>> START Given data

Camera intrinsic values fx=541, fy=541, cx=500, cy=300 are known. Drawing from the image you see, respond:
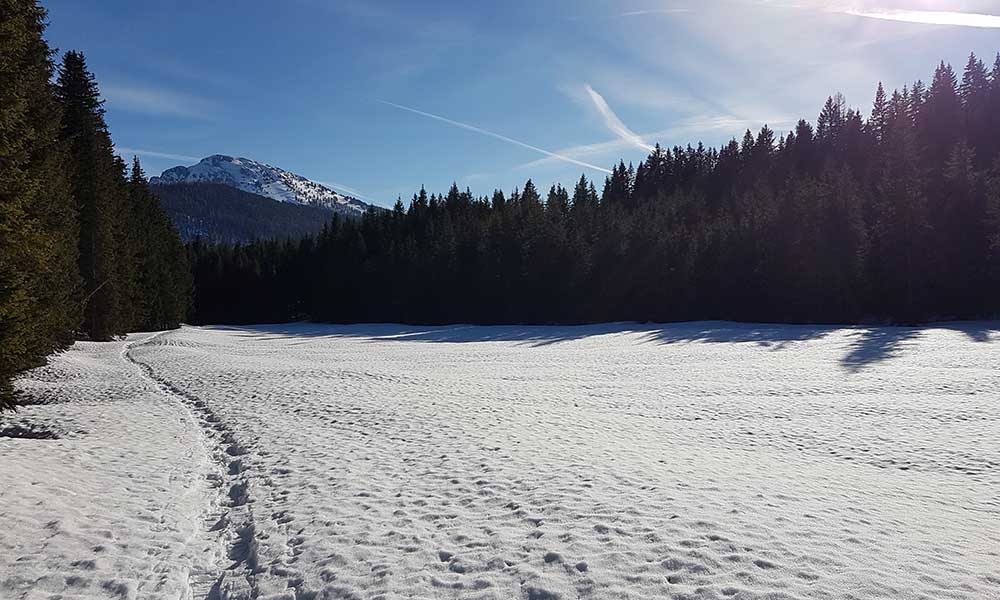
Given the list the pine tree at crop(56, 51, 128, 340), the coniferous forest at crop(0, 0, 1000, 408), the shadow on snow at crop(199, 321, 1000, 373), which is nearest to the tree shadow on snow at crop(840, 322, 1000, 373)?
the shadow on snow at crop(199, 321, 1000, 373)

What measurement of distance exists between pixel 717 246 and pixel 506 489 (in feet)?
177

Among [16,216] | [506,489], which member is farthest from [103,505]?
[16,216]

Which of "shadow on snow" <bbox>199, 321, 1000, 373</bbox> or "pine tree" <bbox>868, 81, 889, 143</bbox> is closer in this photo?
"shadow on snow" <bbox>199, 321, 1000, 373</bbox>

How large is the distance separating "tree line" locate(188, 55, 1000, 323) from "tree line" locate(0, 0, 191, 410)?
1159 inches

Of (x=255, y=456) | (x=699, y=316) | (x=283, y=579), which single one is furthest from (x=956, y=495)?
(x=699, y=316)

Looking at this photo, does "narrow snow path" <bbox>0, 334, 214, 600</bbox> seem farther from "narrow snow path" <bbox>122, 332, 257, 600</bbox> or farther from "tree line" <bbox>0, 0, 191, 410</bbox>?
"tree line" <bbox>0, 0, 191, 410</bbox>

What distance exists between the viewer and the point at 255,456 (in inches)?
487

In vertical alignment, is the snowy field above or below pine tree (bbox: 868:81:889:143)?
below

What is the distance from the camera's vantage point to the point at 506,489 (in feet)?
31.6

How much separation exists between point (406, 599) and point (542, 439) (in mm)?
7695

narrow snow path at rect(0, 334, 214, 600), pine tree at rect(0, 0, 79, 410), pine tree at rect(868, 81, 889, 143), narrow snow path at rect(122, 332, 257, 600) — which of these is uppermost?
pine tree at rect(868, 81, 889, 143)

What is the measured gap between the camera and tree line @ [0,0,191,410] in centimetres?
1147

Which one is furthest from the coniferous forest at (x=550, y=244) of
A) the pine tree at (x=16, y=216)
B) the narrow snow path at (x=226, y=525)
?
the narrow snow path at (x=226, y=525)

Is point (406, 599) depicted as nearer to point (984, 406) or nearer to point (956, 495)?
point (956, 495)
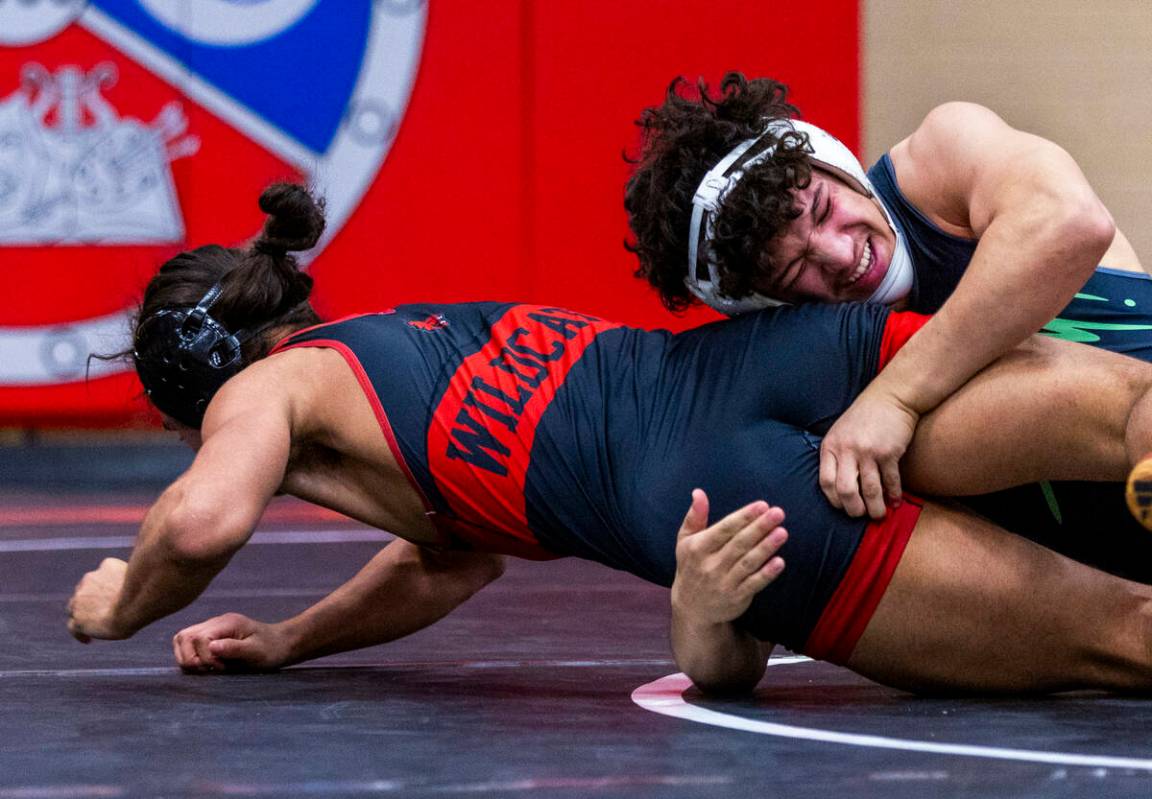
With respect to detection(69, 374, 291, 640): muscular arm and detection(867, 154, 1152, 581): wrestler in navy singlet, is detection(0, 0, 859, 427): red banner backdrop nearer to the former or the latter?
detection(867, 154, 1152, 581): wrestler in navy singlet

>> END Given data

> **Given exercise**:
Render the data above as a JSON list of strings, one per line, with blank lines and picture placeholders left out.

> **Output of the exercise**:
[
  "Camera intrinsic values fx=541, fy=541, cx=500, cy=300 are known. Drawing from the image you see, respond:",
  "Given the list the pine tree at crop(56, 51, 128, 340), the coniferous forest at crop(0, 0, 1000, 408), the shadow on snow at crop(199, 321, 1000, 373), which is nearest to the tree shadow on snow at crop(840, 322, 1000, 373)?",
  "the shadow on snow at crop(199, 321, 1000, 373)",
  "What measurement of distance exists between pixel 717 246 and pixel 506 489 (in feet)?",
  "177",
  "Among [16,216] | [506,489], which member is farthest from [103,505]?",
  "[16,216]",
  "Which of \"shadow on snow\" <bbox>199, 321, 1000, 373</bbox> or \"pine tree\" <bbox>868, 81, 889, 143</bbox> is closer in this photo?",
  "\"shadow on snow\" <bbox>199, 321, 1000, 373</bbox>",
  "How large is the distance separating \"tree line\" locate(188, 55, 1000, 323) from \"tree line\" locate(0, 0, 191, 410)?",
  "1159 inches",
  "Of (x=255, y=456) | (x=699, y=316) | (x=283, y=579), which single one is furthest from (x=956, y=495)?",
  "(x=699, y=316)",
  "Looking at this photo, does \"narrow snow path\" <bbox>0, 334, 214, 600</bbox> seem farther from \"narrow snow path\" <bbox>122, 332, 257, 600</bbox> or farther from \"tree line\" <bbox>0, 0, 191, 410</bbox>?",
  "\"tree line\" <bbox>0, 0, 191, 410</bbox>",
  "What distance exists between the viewer and the point at 255,456 (in inches)?",
  "487",
  "In vertical alignment, is the snowy field above or below pine tree (bbox: 868:81:889:143)?",
  "below",
  "What is the distance from the camera's vantage point to the point at 506,489 (in feet)?",
  "31.6",
  "How much separation exists between point (406, 599) and point (542, 439) (in mm)?",
  "7695",
  "narrow snow path at rect(0, 334, 214, 600), pine tree at rect(0, 0, 79, 410), pine tree at rect(868, 81, 889, 143), narrow snow path at rect(122, 332, 257, 600) — which of these is uppermost?",
  "pine tree at rect(868, 81, 889, 143)",
  "What is the measured gap between the camera and tree line @ [0,0,191,410] in centimetres?",
  "1147",
  "Which one is furthest from the coniferous forest at (x=550, y=244) of",
  "A) the pine tree at (x=16, y=216)",
  "B) the narrow snow path at (x=226, y=525)",
  "?",
  "the narrow snow path at (x=226, y=525)",
  "Is point (406, 599) depicted as nearer to point (984, 406) or nearer to point (956, 495)?",
  "point (956, 495)",
  "With respect to detection(69, 374, 291, 640): muscular arm and detection(867, 154, 1152, 581): wrestler in navy singlet, is detection(0, 0, 859, 427): red banner backdrop nearer to the former or the latter?",
  "detection(867, 154, 1152, 581): wrestler in navy singlet"
]